The incessant thump these days is a mallet and chisel. We’re having the brick on the house redone. It dates from 1902 when the house was built: a row house with a flat roof and cornice, as is common in Point St. Charles in southwest Montreal. (For a standard Point cornice, see the blog photo above.)
When we bought the house ten years ago, we sometimes noticed a shard of brick on the deck in the winter. Broken clay in the white snow. Hard to miss. Every winter more bits of brick flake and pop off the walls. The snow gets peppered.
We've heard lots of theories as to why this happens—as many as there are people willing to hypothesize. It could be the heat escaping from a poorly insulated house. It could be pockets of moisture that expand and contract. It could be the layer of paint a previous owner slathered on the brick, thus sealing what should ideally be porous. (Except that I’ve seen pieces of brick on the ground below unpainted brick houses.) Etc, etc.

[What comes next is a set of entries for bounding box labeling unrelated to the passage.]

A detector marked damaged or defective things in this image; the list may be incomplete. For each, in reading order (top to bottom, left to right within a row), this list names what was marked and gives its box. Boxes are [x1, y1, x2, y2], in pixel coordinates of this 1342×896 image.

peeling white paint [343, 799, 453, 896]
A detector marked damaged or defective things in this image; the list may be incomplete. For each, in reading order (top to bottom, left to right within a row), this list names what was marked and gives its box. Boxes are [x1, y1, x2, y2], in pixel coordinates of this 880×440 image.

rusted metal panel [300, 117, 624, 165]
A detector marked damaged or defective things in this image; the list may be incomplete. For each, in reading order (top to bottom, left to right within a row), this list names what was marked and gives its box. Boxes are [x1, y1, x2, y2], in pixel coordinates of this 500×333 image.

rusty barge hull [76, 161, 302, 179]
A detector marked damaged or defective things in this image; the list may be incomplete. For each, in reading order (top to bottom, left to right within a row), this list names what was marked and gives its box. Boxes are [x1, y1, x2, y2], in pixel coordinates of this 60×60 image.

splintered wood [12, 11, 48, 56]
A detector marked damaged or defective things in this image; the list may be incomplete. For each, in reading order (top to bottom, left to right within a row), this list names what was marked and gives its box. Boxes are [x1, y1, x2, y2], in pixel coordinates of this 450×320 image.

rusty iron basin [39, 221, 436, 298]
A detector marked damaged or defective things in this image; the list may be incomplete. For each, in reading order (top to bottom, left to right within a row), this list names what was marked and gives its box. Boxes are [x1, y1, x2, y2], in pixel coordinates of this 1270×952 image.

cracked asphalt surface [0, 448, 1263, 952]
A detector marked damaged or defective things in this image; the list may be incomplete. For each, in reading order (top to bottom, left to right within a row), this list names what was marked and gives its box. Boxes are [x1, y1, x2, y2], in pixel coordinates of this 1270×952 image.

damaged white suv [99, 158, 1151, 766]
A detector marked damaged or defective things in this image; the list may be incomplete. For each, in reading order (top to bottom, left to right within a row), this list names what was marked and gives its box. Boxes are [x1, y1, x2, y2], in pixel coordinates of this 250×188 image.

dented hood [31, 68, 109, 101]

I don’t know what the answer is. Our brick pops and the mortar between the bricks is aged and thin like a measly layer of stone jam. We asked about sandblasting, which looks great, but apparently weakens the brick. And we would still have to repoint the mortar. Replacing the brick would cost as much as we paid for the house. No thanks. Some people cover their ageing brick with siding. I don’t like the look of siding. Everyone gave us different advice depending on what they were selling. We wondered if eventually we would have a house left. Perhaps in twenty years, if we didn’t fix the brick, we would be living in rooms with only inside walls.
Last summer I noticed a man working on a neighbour’s house. He was up on the scaffolding, chiselling away the old bricks and turning them around so the inside edge faced outward.
What a great idea! Recycling the old brick which is of higher quality—denser—than most of the new brick used now. And beautiful! All that lovely hundred-year old brick given a new life.